7. Place and keep before the mind of your child, as the great object for which he should live, the glory of God and the salvation of men. We do much to give direction to the mind, and form the character of the man, by placing an object, for life, before him. Men of the world know and act on this principle. So should the Christian. The object above-named is the only one worthy of an immortal and renewed soul, and prepares the way for the noblest elevation of character: it will raise him above living to himself and constrain him to fidelity in his Lord's service. Teach him to lay at the foot of the cross, attainments, eminence, influence, honor, wealth—all things; and to live in the desire, "Father, glorify thy name."

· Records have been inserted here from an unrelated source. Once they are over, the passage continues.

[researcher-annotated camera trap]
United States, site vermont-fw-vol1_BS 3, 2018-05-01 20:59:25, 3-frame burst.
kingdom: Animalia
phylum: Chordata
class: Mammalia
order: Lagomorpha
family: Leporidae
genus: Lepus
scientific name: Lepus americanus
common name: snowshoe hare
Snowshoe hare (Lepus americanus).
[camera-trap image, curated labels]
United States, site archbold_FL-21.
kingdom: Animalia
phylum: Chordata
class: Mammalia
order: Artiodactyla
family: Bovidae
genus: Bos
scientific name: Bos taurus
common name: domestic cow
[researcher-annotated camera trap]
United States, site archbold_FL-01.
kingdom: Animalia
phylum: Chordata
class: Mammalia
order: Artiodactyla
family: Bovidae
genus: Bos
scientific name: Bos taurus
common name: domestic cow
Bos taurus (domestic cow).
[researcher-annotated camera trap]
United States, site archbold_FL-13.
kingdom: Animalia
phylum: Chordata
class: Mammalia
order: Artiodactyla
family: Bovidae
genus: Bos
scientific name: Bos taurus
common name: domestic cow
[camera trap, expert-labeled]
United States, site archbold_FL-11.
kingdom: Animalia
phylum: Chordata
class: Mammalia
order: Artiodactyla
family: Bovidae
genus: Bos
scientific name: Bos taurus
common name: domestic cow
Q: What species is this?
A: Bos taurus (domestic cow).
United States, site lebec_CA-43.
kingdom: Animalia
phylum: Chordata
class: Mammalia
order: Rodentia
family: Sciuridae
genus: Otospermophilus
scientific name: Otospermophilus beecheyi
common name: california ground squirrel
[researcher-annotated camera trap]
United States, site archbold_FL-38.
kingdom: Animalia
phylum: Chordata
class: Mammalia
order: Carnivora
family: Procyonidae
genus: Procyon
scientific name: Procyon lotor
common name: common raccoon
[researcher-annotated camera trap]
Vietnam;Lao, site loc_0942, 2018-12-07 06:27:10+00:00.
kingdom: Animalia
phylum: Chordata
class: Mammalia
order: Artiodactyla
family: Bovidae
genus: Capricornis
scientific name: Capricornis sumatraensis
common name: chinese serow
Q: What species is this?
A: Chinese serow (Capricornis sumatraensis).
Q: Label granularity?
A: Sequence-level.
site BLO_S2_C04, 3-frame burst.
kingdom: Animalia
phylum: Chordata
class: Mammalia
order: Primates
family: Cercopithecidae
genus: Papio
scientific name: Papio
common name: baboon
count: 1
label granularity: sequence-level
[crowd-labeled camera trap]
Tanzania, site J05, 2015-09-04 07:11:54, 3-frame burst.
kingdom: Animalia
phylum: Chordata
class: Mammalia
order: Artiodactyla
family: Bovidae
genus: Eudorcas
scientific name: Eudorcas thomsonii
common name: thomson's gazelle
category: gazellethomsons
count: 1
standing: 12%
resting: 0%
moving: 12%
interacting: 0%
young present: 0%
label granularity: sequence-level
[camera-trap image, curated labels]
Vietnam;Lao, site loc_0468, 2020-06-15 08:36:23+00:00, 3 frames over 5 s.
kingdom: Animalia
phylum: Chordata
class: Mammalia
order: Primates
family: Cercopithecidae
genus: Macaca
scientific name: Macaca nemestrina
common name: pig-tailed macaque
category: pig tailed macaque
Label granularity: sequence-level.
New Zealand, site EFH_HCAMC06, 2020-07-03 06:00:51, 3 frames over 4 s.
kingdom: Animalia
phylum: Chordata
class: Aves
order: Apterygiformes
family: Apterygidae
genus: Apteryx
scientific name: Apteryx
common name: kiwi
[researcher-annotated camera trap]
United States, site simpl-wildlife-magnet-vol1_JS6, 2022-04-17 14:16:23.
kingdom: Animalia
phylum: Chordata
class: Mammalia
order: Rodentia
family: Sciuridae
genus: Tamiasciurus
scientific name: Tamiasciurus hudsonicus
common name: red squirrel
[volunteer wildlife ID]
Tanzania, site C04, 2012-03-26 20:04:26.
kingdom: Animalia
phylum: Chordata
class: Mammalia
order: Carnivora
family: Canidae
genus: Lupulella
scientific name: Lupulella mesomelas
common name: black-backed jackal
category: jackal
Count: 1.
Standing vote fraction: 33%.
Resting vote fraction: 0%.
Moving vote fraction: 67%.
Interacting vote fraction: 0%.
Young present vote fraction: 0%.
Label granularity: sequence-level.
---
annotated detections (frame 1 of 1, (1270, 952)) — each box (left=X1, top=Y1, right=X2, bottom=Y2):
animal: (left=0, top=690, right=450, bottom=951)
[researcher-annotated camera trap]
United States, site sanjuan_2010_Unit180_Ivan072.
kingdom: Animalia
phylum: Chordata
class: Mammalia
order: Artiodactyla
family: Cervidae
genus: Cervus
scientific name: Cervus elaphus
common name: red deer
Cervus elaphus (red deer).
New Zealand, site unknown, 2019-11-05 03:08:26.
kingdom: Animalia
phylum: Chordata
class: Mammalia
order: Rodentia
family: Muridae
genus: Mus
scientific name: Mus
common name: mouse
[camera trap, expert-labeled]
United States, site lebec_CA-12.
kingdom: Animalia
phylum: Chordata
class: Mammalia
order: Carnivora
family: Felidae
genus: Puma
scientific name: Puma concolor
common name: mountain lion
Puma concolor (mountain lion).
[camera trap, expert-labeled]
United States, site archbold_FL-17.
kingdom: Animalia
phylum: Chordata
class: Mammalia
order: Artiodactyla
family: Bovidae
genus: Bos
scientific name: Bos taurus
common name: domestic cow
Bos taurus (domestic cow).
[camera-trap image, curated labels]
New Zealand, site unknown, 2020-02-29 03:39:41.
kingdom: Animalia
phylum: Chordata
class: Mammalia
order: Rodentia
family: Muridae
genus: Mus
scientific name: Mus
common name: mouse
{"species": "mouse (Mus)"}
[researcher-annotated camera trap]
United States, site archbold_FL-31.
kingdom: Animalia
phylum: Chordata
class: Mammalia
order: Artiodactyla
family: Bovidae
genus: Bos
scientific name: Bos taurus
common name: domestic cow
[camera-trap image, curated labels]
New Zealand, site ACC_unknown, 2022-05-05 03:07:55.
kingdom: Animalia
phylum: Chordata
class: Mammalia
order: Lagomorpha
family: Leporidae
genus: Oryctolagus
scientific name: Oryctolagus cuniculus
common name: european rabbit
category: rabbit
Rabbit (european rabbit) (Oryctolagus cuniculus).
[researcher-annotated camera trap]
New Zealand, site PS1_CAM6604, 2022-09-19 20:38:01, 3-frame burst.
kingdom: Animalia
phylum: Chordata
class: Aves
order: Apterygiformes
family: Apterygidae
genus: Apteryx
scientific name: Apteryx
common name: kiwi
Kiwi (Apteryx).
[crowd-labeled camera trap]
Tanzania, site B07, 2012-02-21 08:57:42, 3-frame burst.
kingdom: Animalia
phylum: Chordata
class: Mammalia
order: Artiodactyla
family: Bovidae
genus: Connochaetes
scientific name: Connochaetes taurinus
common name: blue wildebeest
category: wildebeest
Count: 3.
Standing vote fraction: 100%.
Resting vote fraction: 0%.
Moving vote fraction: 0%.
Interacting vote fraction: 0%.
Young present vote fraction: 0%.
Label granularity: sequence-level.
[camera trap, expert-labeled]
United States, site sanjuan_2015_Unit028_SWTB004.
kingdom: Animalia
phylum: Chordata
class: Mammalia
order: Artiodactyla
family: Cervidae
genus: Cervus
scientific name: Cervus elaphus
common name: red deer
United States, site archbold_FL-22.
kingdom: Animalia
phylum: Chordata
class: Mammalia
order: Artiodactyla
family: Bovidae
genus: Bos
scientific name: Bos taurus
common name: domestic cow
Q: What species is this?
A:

8. Choose instructors for your children with great care. Know to whose influence you commit the son or daughter of your vows. You have a great and sacred object to accomplish. The teachers of your children must be such as will aid you in that object. Correct moral character in a teacher is not enough. This is often allied with most dangerous religious opinions. Your child should be placed under the care of a self-dedicated teacher, who will feel in relation to his charge, "I am to aid this parent in training a servant for Christ." In your choice of a school, or seminary of learning, never be governed merely by its reputation as literary, fashionable, popular; irrespective of the possibility that its atmosphere may have no vitality from decided religious influence—may even be poisoned by erroneous religious views in the instructors. Respecting sending a daughter to a Catholic convent for education said a judicious pastor to a parishioner, "If you do not wish your daughter to be burned, you must not put her into the fire." [Editors note: How much more does this apply today to the public school system with its sex education, evolutionism, and ridicule of God.] A widow was offered the education of one of her sons at a university where prevailed the influence of Unitarianism. She declined the offer, trusting in God to enable her to accomplish it in a safer situation. Her firmness and faith were rewarded with success. A young lady was placed under the care of a teacher who was not pious. When her mind was deeply interested and anxious on religious subjects; the idea, "what will my teacher think of me," and the dread of her indifference, perhaps contempt influenced her decision, and she grieved away the Spirit of God. Christian parent, your prayers, your best efforts may all be frustrated by the influence of a teacher who has no religion.